» Task objective
Give the listing again in full, matching it character for character.
======== Supplied records ========
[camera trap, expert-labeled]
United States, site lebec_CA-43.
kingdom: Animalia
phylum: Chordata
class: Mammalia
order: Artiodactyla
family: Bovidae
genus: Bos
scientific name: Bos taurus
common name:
========
» Written answer
[camera trap, expert-labeled]
United States, site lebec_CA-43.
kingdom: Animalia
phylum: Chordata
class: Mammalia
order: Artiodactyla
family: Bovidae
genus: Bos
scientific name: Bos taurus
common name:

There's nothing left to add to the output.